Suspended Hydrophilic Carbon Anodes to Enable Fully Flowable Cerium–Metal Hybrid Flow Batteries

Hybrid redox flow batteries (RFBs) are a special type of RFBs that involve depositing reactions on negative electrodes. The available volume in negative electrodes for cell stacks limits the totally energy-storing capability of these batteries. This paper introduces the first fully flowable Ce–metal flow battery operated with a semisolid, flowable anolyte. Using the semisolid fuel cell concept, we incorporate the sustainable and deposit-abundant features of non-Li-based batteries into the structure of RFBs to develop a fully flowable RFB system. Solid suspension electrodes of hydrophilic carbon particles deposited by earth-abundant metals with redox activity are investigated as alternatives to the redox-active molecules employed in typical RFBs to decouple the power delivery capability from the energy storage capacity in fully flowable RFBs. While being charged, earth-abundant redox-active metal (Cu, Pb or Zn) is electrodeposited on the carbon particle suspension, which is dissolved in the sequent discharging process.
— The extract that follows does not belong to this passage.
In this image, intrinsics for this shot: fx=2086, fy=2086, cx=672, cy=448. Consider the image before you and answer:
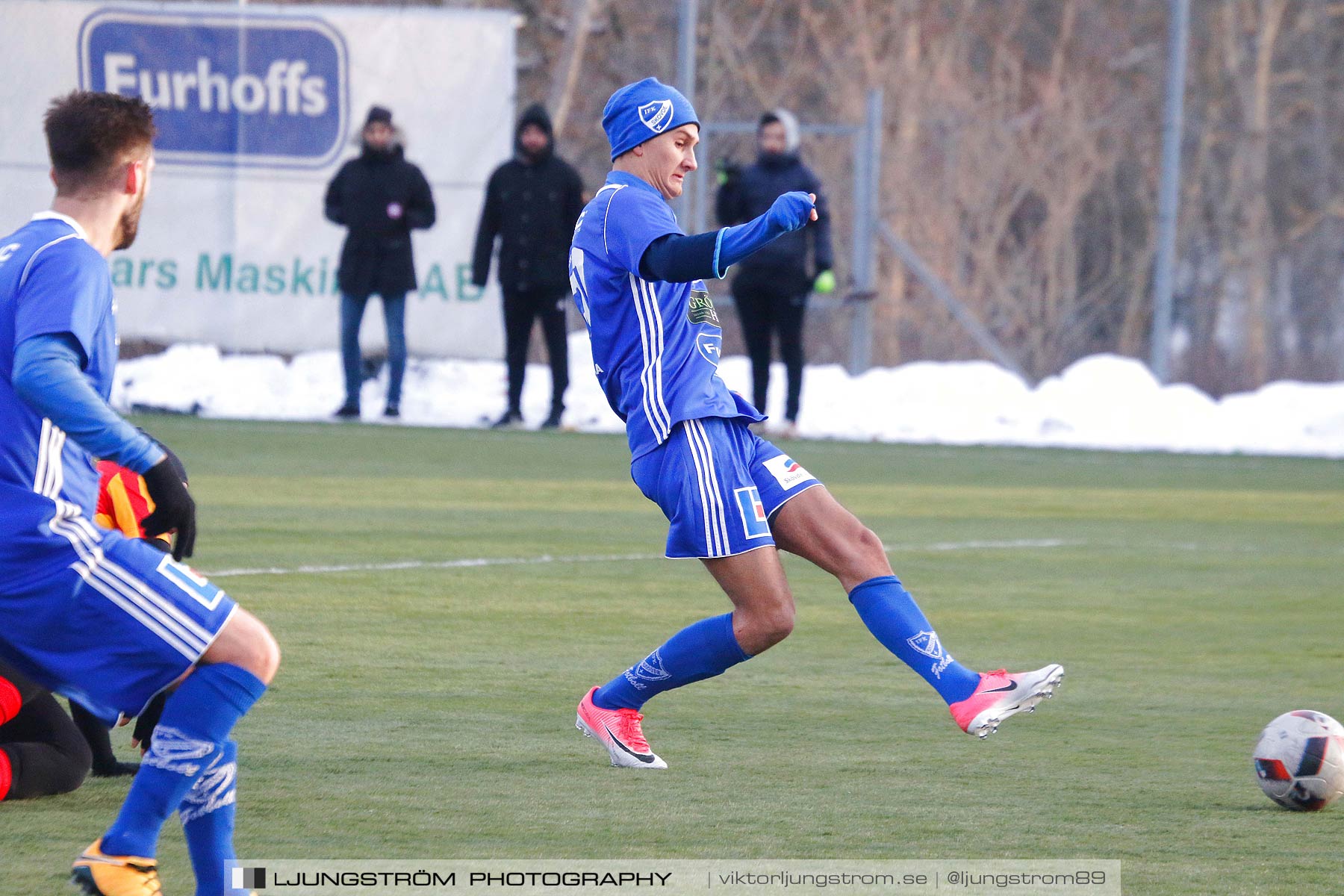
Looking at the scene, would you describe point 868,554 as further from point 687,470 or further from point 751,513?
→ point 687,470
On the basis of the proposed contact-charge-transfer mechanism, the electrical contact to the solid suspension electrode is fed by the redox-inert hydrophobic current collector that restrains direct metal deposition on their surfaces due to the hydrophobicity. • The first fully-flowable cerium-metal hybrid flow battery is developed. • This battery is operated based on contact-charge-transfer mechanism. • This battery features truly decoupled design of capacity and power.